Baltimore City schoolteacher Michelle Means had been chipping away at her $60,000 in federal student debt and knew about a loan-forgiveness program Congress started in 2007 to help public servants.
Yet, each time she talked to representatives at Navient, a for-profit company that services loans for the U.S. Department of Education, she came away believing that she wouldn’t qualify for the program. Means, 32, said Navient advised her that she had to make 120 consecutive payments, without missing one or putting her loan in forbearance for even a month, before she would be eligible.
It turns out that was incorrect, she said. Earlier this month Means and eight other teachers sued Navient, saying the company steered borrowers like Means away from loans that would qualify them for the forgiveness program, while giving them false assurances they were on track for loan forgiveness and misstating the terms under which they would qualify.
Had she known that the 120 payments didn’t have to be consecutive, she said, “I would be very close to having my federal loans being forgiven.” The American Federation of Teachers, one of the largest teachers unions in the country, is paying the legal fees associated with the lawsuit for their members.
Navient, based in Wilmington, works under a contract with the U.S. Department of Education to service over $205.9 billion in federal student loans, owed by approximately 6.1 million people, according to the lawsuit. Navient declined to comment for this article.
A first-grade teacher in a West Baltimore elementary school, Means has undergraduate and master’s degrees. Even though she commutes from Southern Maryland each day, she said she stays at the school because she has built strong relationships with families and students. “I have had opportunities to go elsewhere. I feel I am valued here,” she said.
Congress passed a loan forgiveness program for public servants that allowed certain government employees such as teachers, police officers and those in the military to have their student loans forgiven if they worked in those jobs for 10 years and satisfied other criteria. The suit alleges that Navient took advantage of the complexity of the program to discourage borrowers from filling out the paperwork and encouraged them into forbearance programs where their interest payments continued to accrue.
The first cohort of borrowers to have made 120 payments are now eligible for the loan forgiveness, but few are finding themselves accepted.
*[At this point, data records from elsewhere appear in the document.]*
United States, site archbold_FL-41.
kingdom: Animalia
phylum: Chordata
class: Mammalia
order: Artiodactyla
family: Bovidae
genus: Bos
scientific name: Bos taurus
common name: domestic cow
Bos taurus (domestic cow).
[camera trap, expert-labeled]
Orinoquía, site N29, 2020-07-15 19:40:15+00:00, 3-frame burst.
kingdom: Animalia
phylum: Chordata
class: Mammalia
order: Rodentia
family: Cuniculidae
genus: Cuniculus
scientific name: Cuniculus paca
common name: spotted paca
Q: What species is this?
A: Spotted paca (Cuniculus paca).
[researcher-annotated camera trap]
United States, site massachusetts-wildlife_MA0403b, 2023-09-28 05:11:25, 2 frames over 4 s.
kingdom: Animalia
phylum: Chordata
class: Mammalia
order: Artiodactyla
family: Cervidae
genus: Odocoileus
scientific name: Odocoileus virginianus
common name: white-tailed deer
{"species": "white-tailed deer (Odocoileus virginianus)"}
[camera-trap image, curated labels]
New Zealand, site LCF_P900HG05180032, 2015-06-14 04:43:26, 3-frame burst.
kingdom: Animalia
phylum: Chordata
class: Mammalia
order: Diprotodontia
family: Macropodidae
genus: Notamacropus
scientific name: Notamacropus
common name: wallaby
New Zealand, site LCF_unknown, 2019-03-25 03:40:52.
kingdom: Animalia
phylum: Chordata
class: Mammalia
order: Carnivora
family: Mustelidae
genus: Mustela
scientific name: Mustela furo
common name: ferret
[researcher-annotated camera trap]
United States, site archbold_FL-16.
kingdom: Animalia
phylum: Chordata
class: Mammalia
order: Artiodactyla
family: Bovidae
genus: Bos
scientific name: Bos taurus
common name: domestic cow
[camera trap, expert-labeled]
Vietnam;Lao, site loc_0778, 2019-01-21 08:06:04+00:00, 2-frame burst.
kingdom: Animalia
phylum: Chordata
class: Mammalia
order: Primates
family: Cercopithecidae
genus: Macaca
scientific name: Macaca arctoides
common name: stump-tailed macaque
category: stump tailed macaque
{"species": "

A recent U.S. Department of Education report showed that only 96 of 28,000 borrowers who applied were green-lighted.
Lawyers for the teachers say that Navient representatives are told to spend under seven minutes on each phone call with a borrower, which puts pressure on them to deal with a question quickly rather than thoroughly. In addition, the company doesn’t have a financial incentive to help people into the program, the suit said.
According to Lena Konanova, an attorney for the firm of Selendy & Gay PLLC, the suit poses the question of how much Navient has benefited on the backs of public service employees. While the borrowers may have blamed themselves for failing to look into the written details of the program or for failing to qualify, in fact thousands of public employees may have been given false information and the firm is seeking to make the lawsuit a class action, Konanova said.
In addition, the lawsuit said teachers were told repeatedly that they were on track to qualify for loan forgiveness, only to find out many years later that their loans had not been consolidated and restructured to allow for them to qualify. So all of the payments for years now don’t count, the suit alleges.
Jennifer Guth, 47, is a media resource teacher at Graceland Park-O’Donnell Heights Elementary School, who has seen her debt balloon as she struggled to make the payments.
She graduated from college with no debt, but then went to law school. But after practicing for some years, she said, she realized she wasn’t happy and became a teacher.
Baltimore City required Guth to earn a master’s in education to be certified, and so she collected even more student debt. In all, she borrowed $160,000, which with interest ballooned to $275,000. She was unable to handle payments of more than $2,000 a month, and so she has spent the last four years taking community college classes just so she can have her loans deferred.
“It is overwhelming, and it is one of these things where I can’t even wrap my head around,” Guth said. She said she can’t understand how the debt has grown so, but that she was repeatedly told by Navient representatives she spoke to at different times that she didn’t have to fill out paperwork to be part of the loan forgiveness program. She said she found out later that if she had filled out paperwork her loans would have been transferred to another company, taking away profits from Navient, so the company had a disincentive to help borrowers.
In addition, Guth said, she was offered no options beyond deferral or forbearance, which add to the debt.
“I was overwhelmed and frustrated, and no matter who I called back I got different answers,” Guth said. “In the last four years I have made zero progress on my loan.”
She filed suit, she said, because “I wanted them to stop taking advantage of borrowers and start putting people ahead of the profit.”
Neither Guth or Means regrets staying in their current job as city teachers. “I was a lawyer and now I teach...I like my job a lot. There is not one day in my job that I don’t laugh.”